If you’re in Gozo for a trip to the Blue Lagoon, Ramla Bay and Ggantija Temples, be sure to bring Gozitan pizza with you for snacks while on the road. This delish treat is quite filling, considering its thick dough and potato topping. It's definitely on my list of the best food in Malta.
Closely related to the English baked macaroni, this treat can easily be called the ultimate Maltese pasta bake. The main ingredients are simply pastry and macaroni. To prepare this dish, cook the macaroni in a Bolognese-based sauce mixed with tomatoes, garlic, onions, minced meat, and cheese.
If you’re planning to go on a walking or hiking tour, Timpana is the perfect meal to start your day. It's packed with carbs you need to survive a long day of outdoor adventures.
3. Hobza biz zejt or Ftira
This delicious treat is much like a donut, a typical type of circular sourdough bread cut in half. It can be served with plain olive oil or smothered with sweet potato paste. Or you can have it with your personal choice of toppings, such as bigilla, capers, onions, olives, beans, tuna, or anchovies.

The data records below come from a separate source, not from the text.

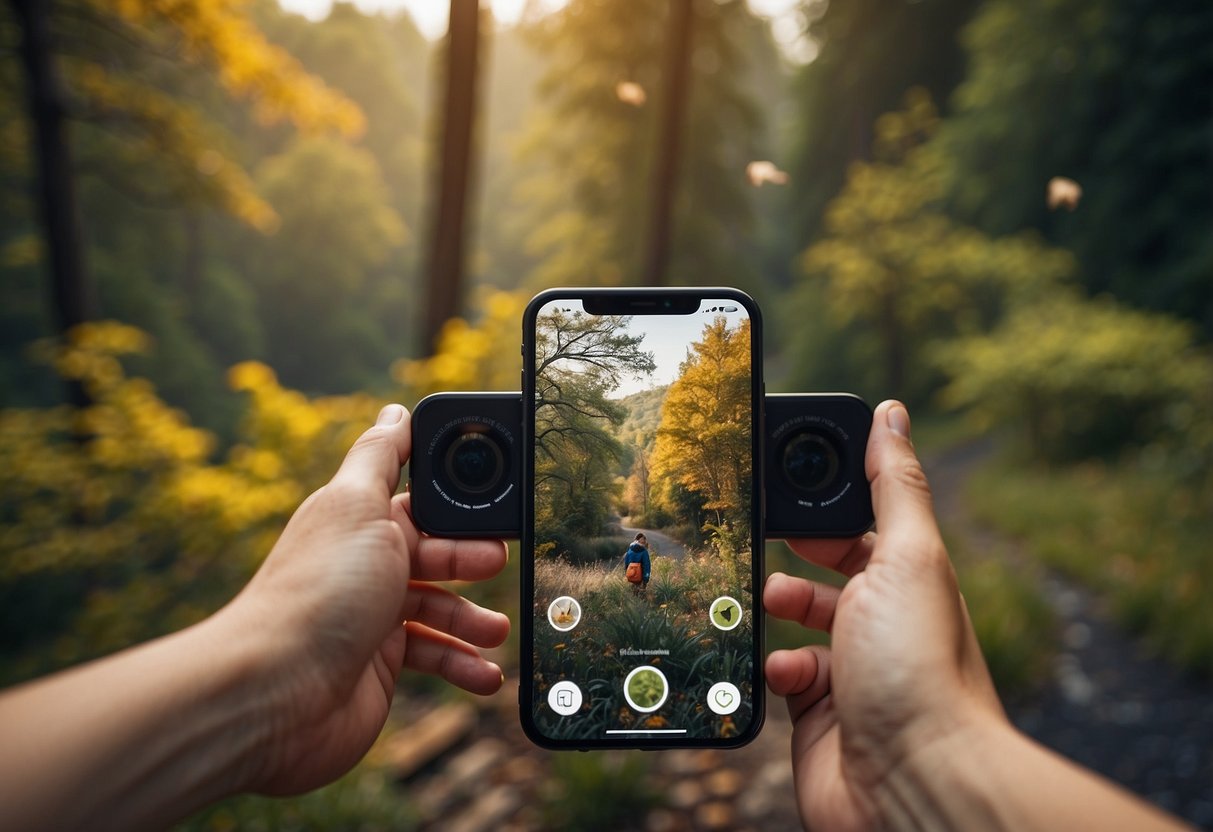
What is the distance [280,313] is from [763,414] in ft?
39.1

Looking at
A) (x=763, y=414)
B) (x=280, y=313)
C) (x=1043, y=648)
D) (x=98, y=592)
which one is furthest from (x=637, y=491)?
(x=280, y=313)

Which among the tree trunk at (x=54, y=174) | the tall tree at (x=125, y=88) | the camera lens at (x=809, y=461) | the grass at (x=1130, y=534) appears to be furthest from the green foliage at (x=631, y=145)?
the grass at (x=1130, y=534)

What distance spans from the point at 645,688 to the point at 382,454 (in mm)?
489

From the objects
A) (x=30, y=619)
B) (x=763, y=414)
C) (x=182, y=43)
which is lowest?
(x=30, y=619)

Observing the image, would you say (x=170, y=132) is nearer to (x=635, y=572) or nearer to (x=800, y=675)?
(x=635, y=572)

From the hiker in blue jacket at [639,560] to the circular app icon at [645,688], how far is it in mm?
108

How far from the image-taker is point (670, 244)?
8.48ft

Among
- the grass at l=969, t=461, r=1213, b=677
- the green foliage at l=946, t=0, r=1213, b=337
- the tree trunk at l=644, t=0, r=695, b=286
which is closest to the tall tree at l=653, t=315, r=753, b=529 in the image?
the tree trunk at l=644, t=0, r=695, b=286

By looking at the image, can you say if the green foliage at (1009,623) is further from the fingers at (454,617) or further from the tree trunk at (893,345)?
the fingers at (454,617)

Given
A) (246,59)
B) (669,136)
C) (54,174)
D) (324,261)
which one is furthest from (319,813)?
(324,261)

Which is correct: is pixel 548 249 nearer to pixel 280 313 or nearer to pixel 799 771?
pixel 799 771

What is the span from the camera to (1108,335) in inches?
261

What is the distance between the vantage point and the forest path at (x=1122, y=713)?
2.69m

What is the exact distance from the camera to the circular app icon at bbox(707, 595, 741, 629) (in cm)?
104
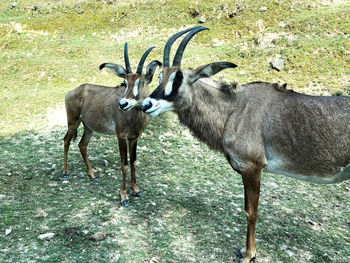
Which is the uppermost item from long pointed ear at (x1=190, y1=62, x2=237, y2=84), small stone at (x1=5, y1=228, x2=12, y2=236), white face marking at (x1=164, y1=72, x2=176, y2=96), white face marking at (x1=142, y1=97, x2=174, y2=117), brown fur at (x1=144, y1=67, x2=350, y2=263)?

Perfect as a snack, you can turn it into a wrap or carry it with you inside a resealable food container.
If you prefer to eat something light on the stomach, the Maltese soup Aljotta is a great choice. This fresh and light fish soup got its flavor from a mix of herbs, as well as garlic and citrus. And the best part is the choice of fresh seafood chunks you can get your teeth into.
Think of slices of prawns, mussels, rockfish, and octopus in flavourful lemony soup in one hearty meal. The ultimate treat for the seafood lover!
The Maltese are cheese lovers, and they have a way of using cheese in many dishes. There are different types of cheese in Malta, the most loved of which is the Gbejniet.
Made from salt, rennet, and goat’s or sheep’s milk, Gbejniet is a versatile cheese that can be found in three forms—fresh, plain, or cured and flavored with pepper. You can eat Gbejneit as is, or you can also serve on salad, inside ravioli, deep fried, or in pies.
6. Stuffat Tal-Fenek
After eating this stew, you’ll never think of rabbits the same way again! In Malta, rabbit is served either fried or stewed.
Maltese Rabbit stew is a national dish. The rabbit is slow-cooked over two hours to make sure the meat is tender to the point of falling off the bone. It is then served with thick gravy made of tomato sauce with a mix of other veggies such as potatoes, garlic, carrots, and onions.
Maltese rabbit can also be paired up with pasta or spaghetti. The flavor of rabbit closely resembles chicken, but it is the sauce that carries the distinctive Maltese taste.
It won’t take long until you smell the mouth-watering scent of traditional Maltese pastizzi wafting in the air as you walk the busy highways or quiet back streets of Malta. These delicious creations are in almost every restaurant and cafe and are a perfect snack to grab when you’re out on a walking tour.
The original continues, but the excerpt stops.